**Exercise passage**
****

Tesla remains the most mispriced growth story in mega-cap tech, and this SpaceX IPO distraction is creating a generational entry point at $381.

The Street is completely backwards on this trade. While everyone's salivating over SpaceX IPO allocations and rotation narratives, Tesla just delivered 463,890 vehicles in Q1 2026, beating consensus by 12,000 units with gross automotive margins expanding to 21.3%. The robotaxi fleet is generating $2.1B quarterly revenue run rate with 89% gross margins, yet the market is treating this like a car company trading at 45x forward earnings.

The Numbers Don't Lie: Execution Accelerating

Q1 results crushed across every metric that matters. Energy storage deployed 9.4 GWh, up 142% year-over-year. Supercharger network revenue hit $1.8B annualized with Ford, GM, and Rivian now fully integrated. FSD subscriptions crossed 5.2 million users at $199/month, creating a $12.4B annual recurring revenue stream that didn't exist three years ago.

Most importantly, robotaxi utilization in Austin and Phoenix reached 14.2 rides per vehicle per day in May, with average ride prices of $0.67 per mile generating $94 daily revenue per unit. Do the math: 180,000 robotaxis at current utilization rates equals $6.2B quarterly revenue at 89% margins. That's $5.5B quarterly profit from a business segment Wall Street barely acknowledges.

Manufacturing Machine Hitting Stride

Giga Texas produced 142,000 Cybertrucks in Q1, finally hitting the 150,000 quarterly run rate Musk promised. Cybertruck margins improved to 18.1% from negative territory just six months ago. The production hell phase is over.

Giga Shanghai delivered 198,000 Model 3 refreshes with the new 4680 cells, achieving 425-mile EPA range while cutting battery costs 23%. This isn't incremental improvement, it's technological dominance cementing Tesla's moat for the next decade.

****

**Material supplied**
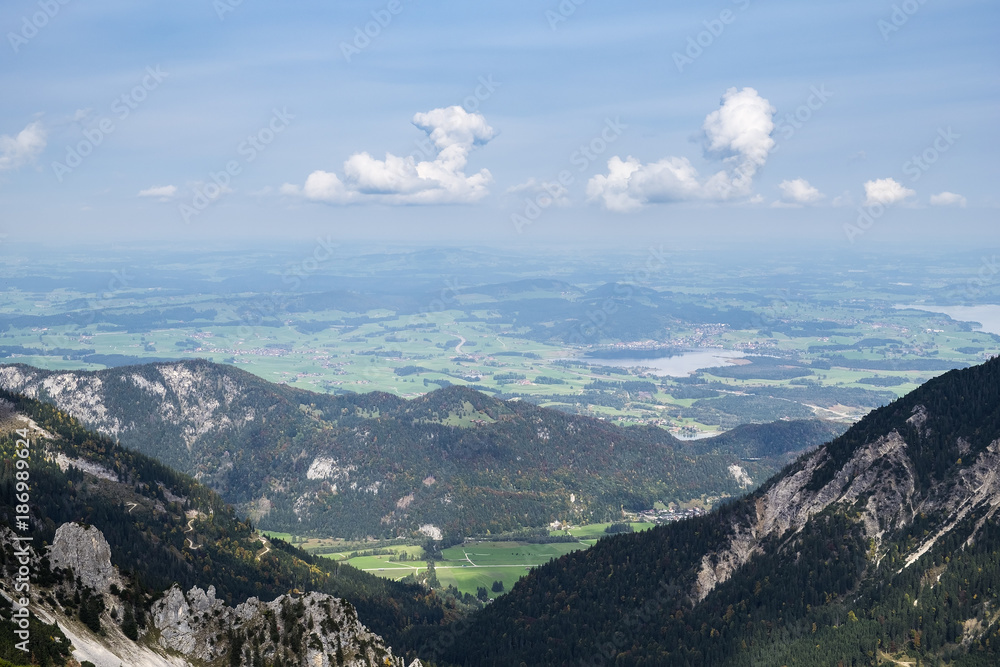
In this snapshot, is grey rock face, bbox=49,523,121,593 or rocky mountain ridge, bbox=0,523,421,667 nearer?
rocky mountain ridge, bbox=0,523,421,667

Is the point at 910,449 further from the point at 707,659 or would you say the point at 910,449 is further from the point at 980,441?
the point at 707,659

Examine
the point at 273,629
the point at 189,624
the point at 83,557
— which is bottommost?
the point at 273,629

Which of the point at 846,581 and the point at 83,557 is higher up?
the point at 83,557

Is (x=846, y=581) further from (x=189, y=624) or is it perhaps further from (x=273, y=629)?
(x=189, y=624)

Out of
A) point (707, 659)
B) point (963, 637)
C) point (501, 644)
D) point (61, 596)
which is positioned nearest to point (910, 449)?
point (963, 637)

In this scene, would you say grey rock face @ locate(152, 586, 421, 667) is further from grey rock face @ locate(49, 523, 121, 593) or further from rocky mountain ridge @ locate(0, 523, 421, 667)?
grey rock face @ locate(49, 523, 121, 593)

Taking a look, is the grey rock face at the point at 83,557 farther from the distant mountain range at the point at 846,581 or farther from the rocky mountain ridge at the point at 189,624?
the distant mountain range at the point at 846,581

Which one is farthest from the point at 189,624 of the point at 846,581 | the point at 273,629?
the point at 846,581

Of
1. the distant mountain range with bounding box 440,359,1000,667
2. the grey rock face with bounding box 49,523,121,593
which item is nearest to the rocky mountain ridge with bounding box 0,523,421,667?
the grey rock face with bounding box 49,523,121,593

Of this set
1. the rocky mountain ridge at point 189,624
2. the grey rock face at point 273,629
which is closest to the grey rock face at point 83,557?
the rocky mountain ridge at point 189,624
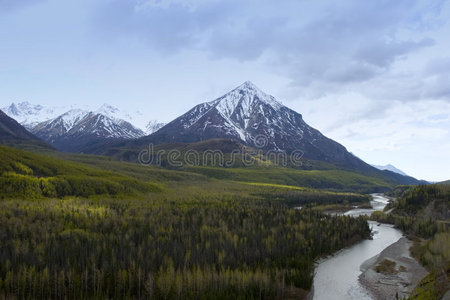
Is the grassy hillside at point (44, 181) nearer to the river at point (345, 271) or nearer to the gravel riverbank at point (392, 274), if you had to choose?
the river at point (345, 271)

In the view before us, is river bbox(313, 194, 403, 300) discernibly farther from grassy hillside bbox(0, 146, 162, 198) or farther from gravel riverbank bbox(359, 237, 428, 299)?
grassy hillside bbox(0, 146, 162, 198)

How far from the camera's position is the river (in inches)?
1507

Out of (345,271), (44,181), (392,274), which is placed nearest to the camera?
(392,274)

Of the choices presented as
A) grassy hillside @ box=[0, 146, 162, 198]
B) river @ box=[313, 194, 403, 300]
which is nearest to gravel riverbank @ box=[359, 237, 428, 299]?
river @ box=[313, 194, 403, 300]

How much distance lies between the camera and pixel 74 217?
66.4m

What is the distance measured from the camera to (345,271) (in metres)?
47.9

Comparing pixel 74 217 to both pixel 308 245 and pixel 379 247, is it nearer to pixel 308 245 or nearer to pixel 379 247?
pixel 308 245

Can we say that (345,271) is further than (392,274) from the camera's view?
Yes

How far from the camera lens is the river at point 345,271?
126 ft

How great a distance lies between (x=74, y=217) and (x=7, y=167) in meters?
55.9

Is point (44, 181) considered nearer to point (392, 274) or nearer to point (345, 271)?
point (345, 271)

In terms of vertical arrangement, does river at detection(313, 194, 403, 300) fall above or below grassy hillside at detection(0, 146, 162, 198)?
below

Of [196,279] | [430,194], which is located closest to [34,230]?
[196,279]

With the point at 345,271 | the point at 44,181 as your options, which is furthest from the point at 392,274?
the point at 44,181
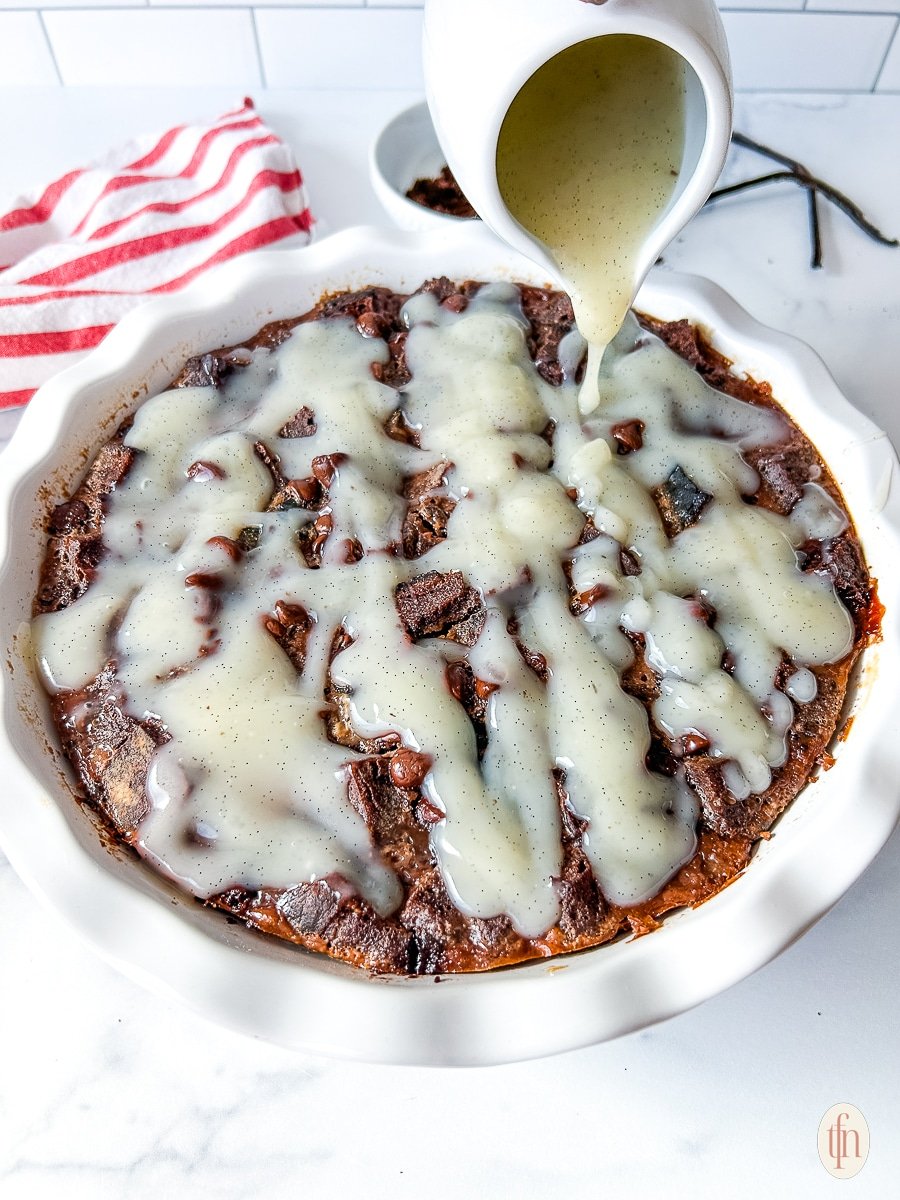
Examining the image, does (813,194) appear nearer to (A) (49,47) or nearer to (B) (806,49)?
(B) (806,49)

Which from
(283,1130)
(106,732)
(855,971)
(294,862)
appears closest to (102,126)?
(106,732)

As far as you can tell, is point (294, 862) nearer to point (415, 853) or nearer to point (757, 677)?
point (415, 853)

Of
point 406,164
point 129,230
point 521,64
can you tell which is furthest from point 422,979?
point 406,164

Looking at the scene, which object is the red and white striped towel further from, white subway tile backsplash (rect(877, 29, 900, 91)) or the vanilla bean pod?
white subway tile backsplash (rect(877, 29, 900, 91))

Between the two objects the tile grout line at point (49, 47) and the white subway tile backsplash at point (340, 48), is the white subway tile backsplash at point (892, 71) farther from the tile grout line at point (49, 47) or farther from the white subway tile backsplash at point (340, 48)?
the tile grout line at point (49, 47)

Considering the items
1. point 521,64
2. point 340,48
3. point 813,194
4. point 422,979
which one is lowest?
point 422,979

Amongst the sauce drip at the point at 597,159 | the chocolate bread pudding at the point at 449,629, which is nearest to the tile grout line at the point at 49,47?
the chocolate bread pudding at the point at 449,629
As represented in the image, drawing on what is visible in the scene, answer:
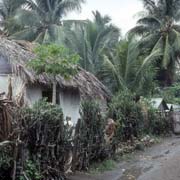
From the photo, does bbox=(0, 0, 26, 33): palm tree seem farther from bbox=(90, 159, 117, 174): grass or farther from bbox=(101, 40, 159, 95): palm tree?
bbox=(90, 159, 117, 174): grass

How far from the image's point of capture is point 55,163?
27.4ft

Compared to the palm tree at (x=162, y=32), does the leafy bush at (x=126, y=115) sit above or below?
below

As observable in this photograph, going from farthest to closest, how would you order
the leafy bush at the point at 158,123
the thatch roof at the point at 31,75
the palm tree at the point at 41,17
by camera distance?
1. the palm tree at the point at 41,17
2. the leafy bush at the point at 158,123
3. the thatch roof at the point at 31,75

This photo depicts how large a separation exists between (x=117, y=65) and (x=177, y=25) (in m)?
11.6

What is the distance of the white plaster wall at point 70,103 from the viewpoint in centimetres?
1545

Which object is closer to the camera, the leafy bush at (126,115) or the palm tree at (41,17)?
the leafy bush at (126,115)

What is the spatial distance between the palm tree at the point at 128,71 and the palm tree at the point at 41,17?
283 inches

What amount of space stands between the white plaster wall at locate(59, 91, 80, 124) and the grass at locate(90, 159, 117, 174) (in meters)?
4.77

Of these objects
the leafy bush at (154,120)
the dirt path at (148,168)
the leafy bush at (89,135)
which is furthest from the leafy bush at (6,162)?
the leafy bush at (154,120)

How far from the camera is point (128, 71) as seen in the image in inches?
802

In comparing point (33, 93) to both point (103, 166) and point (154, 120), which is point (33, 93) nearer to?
point (103, 166)

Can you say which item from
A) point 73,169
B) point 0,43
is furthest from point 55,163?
point 0,43

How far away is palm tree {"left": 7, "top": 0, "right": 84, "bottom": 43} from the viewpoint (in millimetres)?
27453

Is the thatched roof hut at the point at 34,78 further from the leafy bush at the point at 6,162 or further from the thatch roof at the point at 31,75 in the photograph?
the leafy bush at the point at 6,162
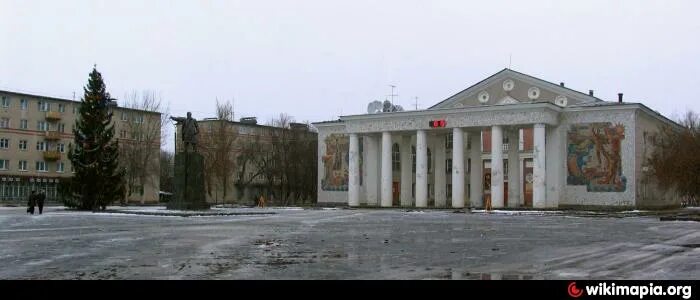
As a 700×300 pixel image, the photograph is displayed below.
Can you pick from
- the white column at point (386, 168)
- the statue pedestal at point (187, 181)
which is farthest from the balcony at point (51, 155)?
the statue pedestal at point (187, 181)

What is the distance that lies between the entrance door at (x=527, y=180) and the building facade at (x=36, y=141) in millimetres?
44222

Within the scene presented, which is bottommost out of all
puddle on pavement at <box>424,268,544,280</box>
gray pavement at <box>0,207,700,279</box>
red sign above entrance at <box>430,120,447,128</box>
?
gray pavement at <box>0,207,700,279</box>

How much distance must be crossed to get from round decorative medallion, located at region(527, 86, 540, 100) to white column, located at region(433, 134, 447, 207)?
10245 mm

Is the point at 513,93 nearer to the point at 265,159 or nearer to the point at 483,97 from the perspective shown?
the point at 483,97

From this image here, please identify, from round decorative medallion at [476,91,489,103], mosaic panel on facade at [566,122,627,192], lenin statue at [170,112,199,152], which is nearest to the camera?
lenin statue at [170,112,199,152]

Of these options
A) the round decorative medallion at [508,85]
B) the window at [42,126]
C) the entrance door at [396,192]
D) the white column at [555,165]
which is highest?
the round decorative medallion at [508,85]

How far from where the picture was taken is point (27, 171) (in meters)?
84.5

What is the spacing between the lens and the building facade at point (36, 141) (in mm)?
82312

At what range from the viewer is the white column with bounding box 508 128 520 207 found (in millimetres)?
62844

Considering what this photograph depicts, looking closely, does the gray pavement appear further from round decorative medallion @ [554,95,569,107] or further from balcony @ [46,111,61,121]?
balcony @ [46,111,61,121]

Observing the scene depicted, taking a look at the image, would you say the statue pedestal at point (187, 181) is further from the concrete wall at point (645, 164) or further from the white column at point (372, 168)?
the concrete wall at point (645, 164)

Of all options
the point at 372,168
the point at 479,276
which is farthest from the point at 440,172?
the point at 479,276

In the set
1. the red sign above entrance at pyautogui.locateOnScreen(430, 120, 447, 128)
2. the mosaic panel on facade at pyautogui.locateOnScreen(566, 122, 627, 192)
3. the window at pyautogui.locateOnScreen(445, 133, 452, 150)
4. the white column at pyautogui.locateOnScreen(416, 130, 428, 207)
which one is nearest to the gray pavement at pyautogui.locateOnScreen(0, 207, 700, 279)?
the mosaic panel on facade at pyautogui.locateOnScreen(566, 122, 627, 192)
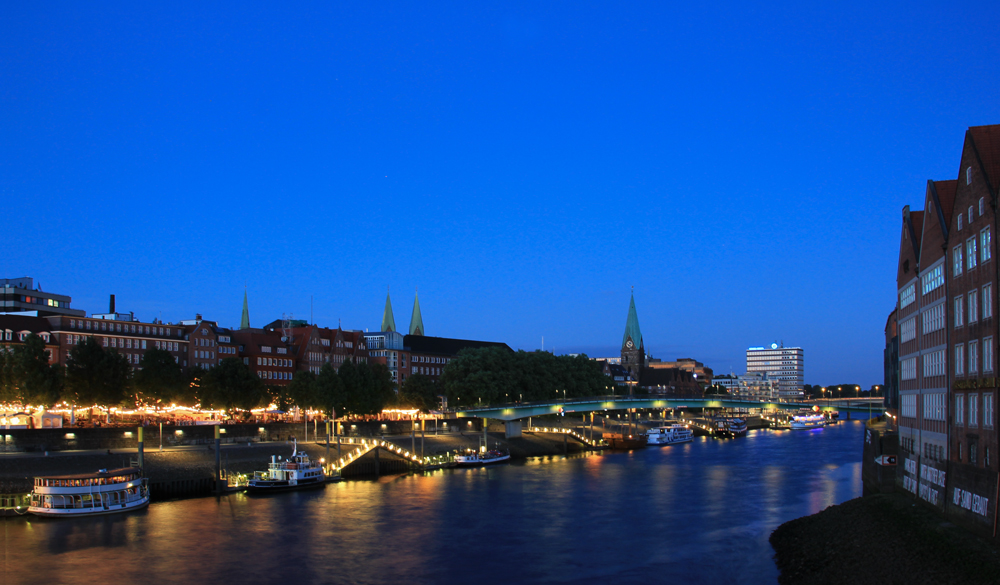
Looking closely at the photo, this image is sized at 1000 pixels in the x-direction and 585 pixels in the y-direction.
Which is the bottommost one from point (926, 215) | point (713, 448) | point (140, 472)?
point (713, 448)

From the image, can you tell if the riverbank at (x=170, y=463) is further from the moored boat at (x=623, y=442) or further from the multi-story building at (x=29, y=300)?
the multi-story building at (x=29, y=300)

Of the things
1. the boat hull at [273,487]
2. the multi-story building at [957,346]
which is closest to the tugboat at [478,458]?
the boat hull at [273,487]

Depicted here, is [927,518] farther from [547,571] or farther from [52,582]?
[52,582]

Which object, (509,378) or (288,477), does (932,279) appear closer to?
(288,477)

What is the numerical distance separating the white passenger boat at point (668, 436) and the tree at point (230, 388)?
6419 centimetres

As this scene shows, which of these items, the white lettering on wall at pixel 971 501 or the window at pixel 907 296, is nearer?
the white lettering on wall at pixel 971 501

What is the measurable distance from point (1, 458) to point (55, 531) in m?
16.9

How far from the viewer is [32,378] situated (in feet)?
285

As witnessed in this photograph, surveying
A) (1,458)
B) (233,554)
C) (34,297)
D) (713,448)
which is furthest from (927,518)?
(34,297)

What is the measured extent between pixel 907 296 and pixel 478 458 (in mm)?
55999

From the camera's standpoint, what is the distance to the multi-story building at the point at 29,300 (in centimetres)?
14100

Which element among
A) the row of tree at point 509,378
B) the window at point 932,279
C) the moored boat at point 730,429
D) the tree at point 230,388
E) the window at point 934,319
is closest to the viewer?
the window at point 934,319

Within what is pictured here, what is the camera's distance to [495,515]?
59688mm

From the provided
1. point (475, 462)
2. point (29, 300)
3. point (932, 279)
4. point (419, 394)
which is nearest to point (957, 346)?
point (932, 279)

****

**Task to complete**
Rewrite the Tesla text, starting at the words "Most importantly, robotaxi" and stopping after "phase is over.", with "Giga Texas" changed to "the Texas factory".

**Solved exercise**
Most importantly, robotaxi utilization in Austin and Phoenix reached 14.2 rides per vehicle per day in May, with average ride prices of $0.67 per mile generating $94 daily revenue per unit. Do the math: 180,000 robotaxis at current utilization rates equals $6.2B quarterly revenue at 89% margins. That's $5.5B quarterly profit from a business segment Wall Street barely acknowledges.

Manufacturing Machine Hitting Stride

the Texas factory produced 142,000 Cybertrucks in Q1, finally hitting the 150,000 quarterly run rate Musk promised. Cybertruck margins improved to 18.1% from negative territory just six months ago. The production hell phase is over.